Losing access to information of private importance is surely concerning, but the situation is more worrying when we consider the role that digital networks play in our world today. Governments make official pronouncements online. Politicians campaign online. Writers and artists find audiences for their work and a place for their voice. Protest movements find traction and fellow travelers.  And, of course, Twitter was a primary publishing platform of a certain U.S. president

If Twitter were to fail entirely, all of this information could disappear from their site in an instant. This is an important part of our history. Shouldn’t we be trying to preserve it?

I’ve been working on these kinds of questions, and building solutions to some of them, for a long time. That’s part of why, over 25 years ago, I founded the Internet Archive. You may have heard of our “Wayback Machine,” a free service anyone can use to view archived web pages from the mid-1990’s to the present. This archive of the web has been built in collaboration with over a thousand libraries around the world, and it holds hundreds of billions of archived webpages today–including those presidential tweets (and many others). In addition, we’ve been preserving all kinds of important cultural artifacts in digital form: books, television news, government records, early sound and film collections, and much more. 

The scale and scope of the Internet Archive can give it the appearance of something unique, but we are simply doing the work that libraries and archives have always done: Preserving and providing access to knowledge and cultural heritage. For thousands of years, libraries and archives have provided this important public service. I started the Internet Archive because I strongly believed that this work needed to continue in digital form and into the digital age.

- - - -

Problem A: In the passage about the Internet Archive, how many libraries worldwide collaborated in building its archive of the web?
Problem B: Reproduce the Internet Archive passage word for word between "If Twitter were" and "to preserve it?", inclusive.

- - - -

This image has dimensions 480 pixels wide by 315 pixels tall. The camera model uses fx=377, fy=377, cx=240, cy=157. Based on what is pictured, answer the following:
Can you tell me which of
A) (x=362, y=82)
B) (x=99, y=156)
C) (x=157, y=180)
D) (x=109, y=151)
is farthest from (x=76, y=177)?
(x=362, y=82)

- - - -

Exercise result A: Over a thousand libraries around the world.

Exercise result B:
If Twitter were to fail entirely, all of this information could disappear from their site in an instant. This is an important part of our history. Shouldn’t we be trying to preserve it?